:: SUPPLIED RECORDS

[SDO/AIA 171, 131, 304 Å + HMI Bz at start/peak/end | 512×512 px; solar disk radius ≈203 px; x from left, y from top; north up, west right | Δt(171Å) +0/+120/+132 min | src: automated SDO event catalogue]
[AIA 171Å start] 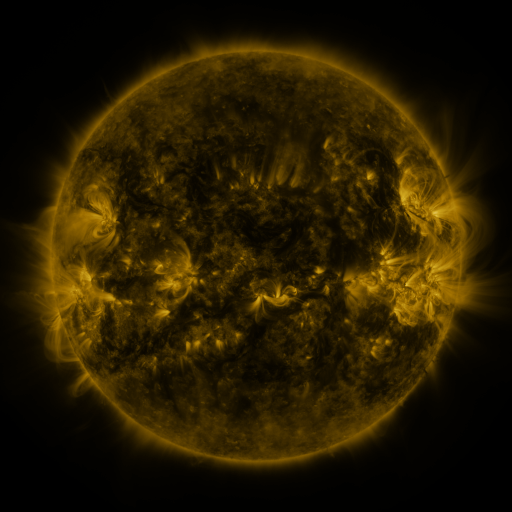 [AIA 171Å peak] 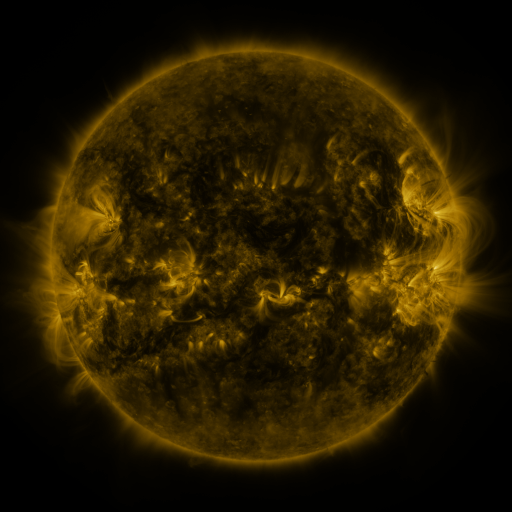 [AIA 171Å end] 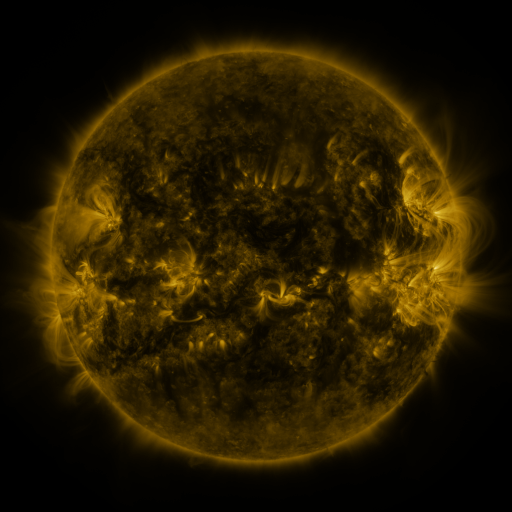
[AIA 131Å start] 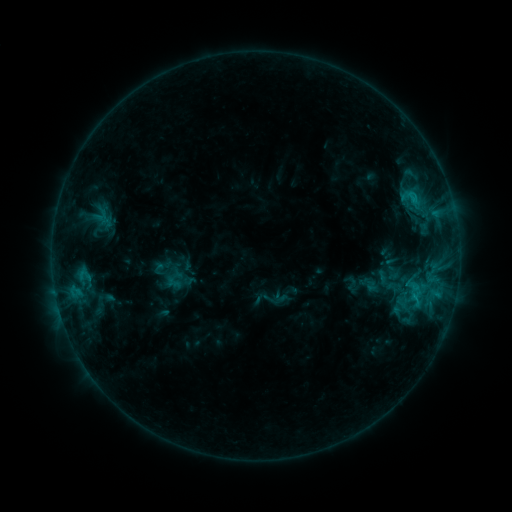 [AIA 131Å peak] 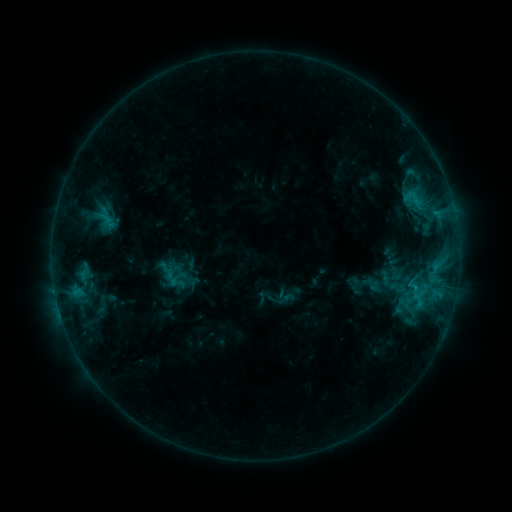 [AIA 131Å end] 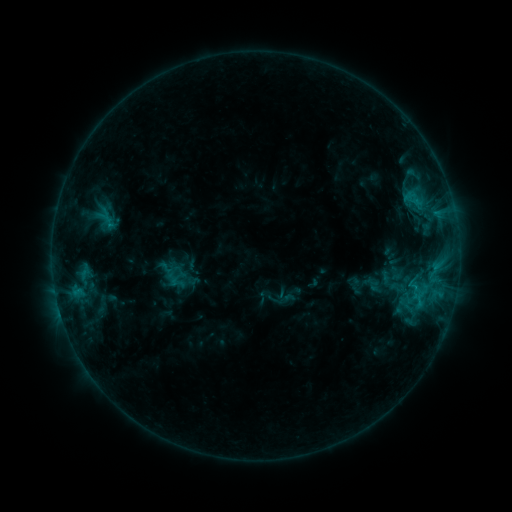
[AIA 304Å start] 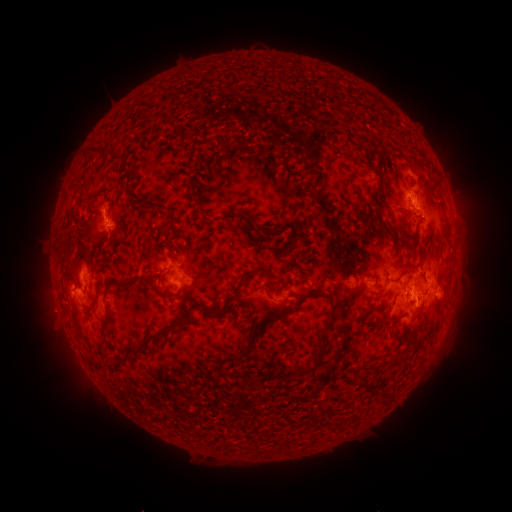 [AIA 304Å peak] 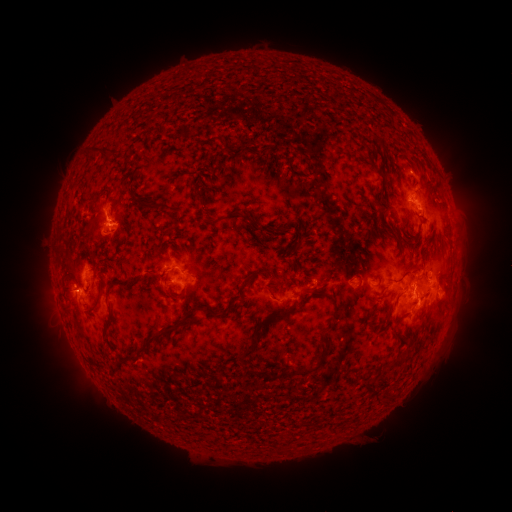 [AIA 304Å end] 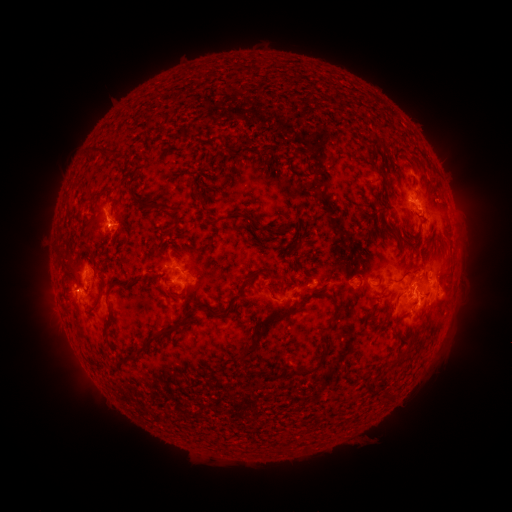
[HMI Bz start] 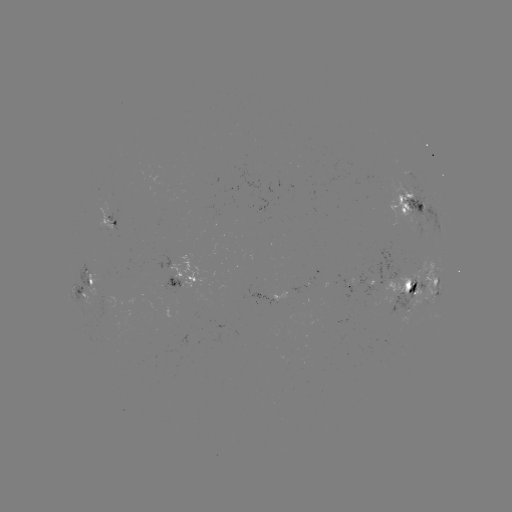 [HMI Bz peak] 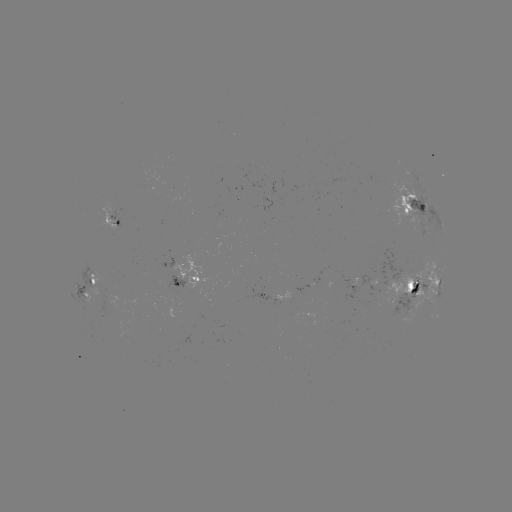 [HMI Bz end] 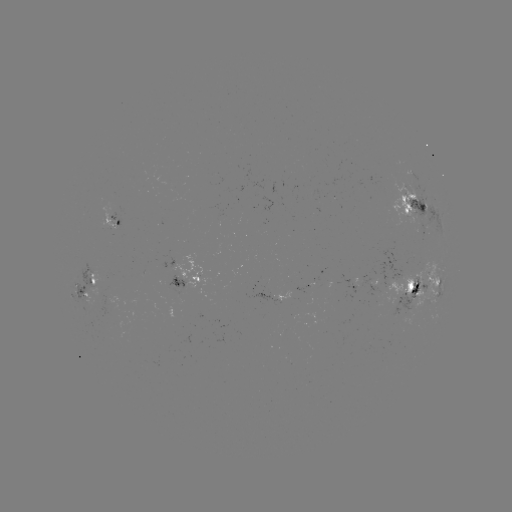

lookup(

::::

(WHAT IS BEING ASKED) Please pull out each line of the rows above that contains the word "from", copying every such line in full.

(RESPONSE FOR THIS EXERCISE)
[SDO/AIA 171, 131, 304 Å + HMI Bz at start/peak/end | 512×512 px; solar disk radius ≈203 px; x from left, y from top; north up, west right | Δt(171Å) +0/+120/+132 min | src: automated SDO event catalogue]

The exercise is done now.